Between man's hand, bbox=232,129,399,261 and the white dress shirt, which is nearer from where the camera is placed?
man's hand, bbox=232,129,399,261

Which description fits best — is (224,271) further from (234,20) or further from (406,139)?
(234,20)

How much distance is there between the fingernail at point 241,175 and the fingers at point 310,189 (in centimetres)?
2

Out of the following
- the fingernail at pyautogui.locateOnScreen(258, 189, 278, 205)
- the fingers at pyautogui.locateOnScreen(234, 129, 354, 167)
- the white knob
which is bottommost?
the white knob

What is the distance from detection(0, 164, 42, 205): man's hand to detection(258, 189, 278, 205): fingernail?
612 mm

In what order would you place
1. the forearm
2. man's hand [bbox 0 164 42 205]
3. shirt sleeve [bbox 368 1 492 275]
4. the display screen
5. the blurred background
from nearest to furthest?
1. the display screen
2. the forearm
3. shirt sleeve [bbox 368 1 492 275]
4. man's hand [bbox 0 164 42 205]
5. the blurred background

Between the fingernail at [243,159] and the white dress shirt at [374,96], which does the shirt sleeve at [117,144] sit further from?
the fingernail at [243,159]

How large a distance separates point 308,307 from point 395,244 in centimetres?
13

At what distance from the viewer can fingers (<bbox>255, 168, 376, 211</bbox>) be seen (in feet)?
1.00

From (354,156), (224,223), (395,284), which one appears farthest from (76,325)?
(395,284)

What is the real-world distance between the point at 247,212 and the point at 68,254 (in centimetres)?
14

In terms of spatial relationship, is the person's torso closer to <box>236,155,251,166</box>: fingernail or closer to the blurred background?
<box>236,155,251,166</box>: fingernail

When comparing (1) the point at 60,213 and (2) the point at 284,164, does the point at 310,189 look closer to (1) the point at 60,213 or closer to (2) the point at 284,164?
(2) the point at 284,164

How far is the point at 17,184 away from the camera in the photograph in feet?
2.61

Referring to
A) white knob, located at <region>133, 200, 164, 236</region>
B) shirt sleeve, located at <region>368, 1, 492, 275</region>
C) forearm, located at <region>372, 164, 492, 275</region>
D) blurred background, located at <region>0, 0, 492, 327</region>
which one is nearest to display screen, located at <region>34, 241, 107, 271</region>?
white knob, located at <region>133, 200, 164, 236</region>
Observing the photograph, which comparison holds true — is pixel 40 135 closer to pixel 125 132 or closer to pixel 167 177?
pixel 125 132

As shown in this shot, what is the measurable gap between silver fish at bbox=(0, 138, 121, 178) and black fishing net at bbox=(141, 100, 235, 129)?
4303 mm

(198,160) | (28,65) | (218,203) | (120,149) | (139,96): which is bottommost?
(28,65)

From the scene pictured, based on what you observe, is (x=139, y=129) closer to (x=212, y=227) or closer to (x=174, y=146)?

● **DO THIS**: Output the full listing exactly as it stands.

● **OUTPUT FOR THIS EXERCISE**:
Between man's hand, bbox=232,129,399,261 and the white dress shirt, which is nearer from where the camera is placed?
man's hand, bbox=232,129,399,261

Which description fits best — is (224,271) further from (234,20) or further from (406,139)?
(234,20)

How much distance is there between the fingernail at point 241,175 and the fingers at point 310,189 (in centimetres)?
2

Out of the following
- the fingernail at pyautogui.locateOnScreen(258, 189, 278, 205)
- the fingers at pyautogui.locateOnScreen(234, 129, 354, 167)
- the white knob
which is bottommost?
the white knob

What is the distance from detection(0, 164, 42, 205): man's hand to detection(258, 189, 278, 205): fingernail?
612 mm

In what order would you place
1. the forearm
2. man's hand [bbox 0 164 42 205]
3. shirt sleeve [bbox 368 1 492 275]
4. the display screen
5. the blurred background
from nearest to furthest?
1. the display screen
2. the forearm
3. shirt sleeve [bbox 368 1 492 275]
4. man's hand [bbox 0 164 42 205]
5. the blurred background

Between the fingernail at [243,159] and the white dress shirt at [374,96], which does the shirt sleeve at [117,144] sit further from?
the fingernail at [243,159]

How large a distance separates point 308,307 from point 395,244 in centimetres?
13

At what distance from the viewer can fingers (<bbox>255, 168, 376, 211</bbox>) be seen (in feet)?
1.00

From (354,156), (224,223), (395,284), which one appears farthest from (76,325)?
(395,284)

What is the real-world distance between the point at 247,212 and the point at 68,254 (in centimetres)?
14

In terms of spatial relationship, is the person's torso closer to <box>236,155,251,166</box>: fingernail or closer to the blurred background?
<box>236,155,251,166</box>: fingernail

When comparing (1) the point at 60,213 and (2) the point at 284,164, does the point at 310,189 look closer to (1) the point at 60,213 or closer to (2) the point at 284,164?
(2) the point at 284,164

How far is the point at 17,184 away from the camera in the photograph in feet?
2.61

Referring to
A) white knob, located at <region>133, 200, 164, 236</region>
B) shirt sleeve, located at <region>368, 1, 492, 275</region>
C) forearm, located at <region>372, 164, 492, 275</region>
D) blurred background, located at <region>0, 0, 492, 327</region>
which one is nearest to display screen, located at <region>34, 241, 107, 271</region>?
white knob, located at <region>133, 200, 164, 236</region>
Observing the photograph, which comparison holds true — is pixel 40 135 closer to pixel 125 132 or closer to pixel 167 177?
pixel 125 132

As shown in this shot, what is the measurable gap between silver fish at bbox=(0, 138, 121, 178) and black fishing net at bbox=(141, 100, 235, 129)?
4303 mm

(198,160) | (28,65) | (218,203) | (120,149) | (139,96): which is bottommost?
(28,65)

From the scene pictured, based on what you observe, is (x=139, y=129) closer to (x=212, y=227) or closer to (x=174, y=146)?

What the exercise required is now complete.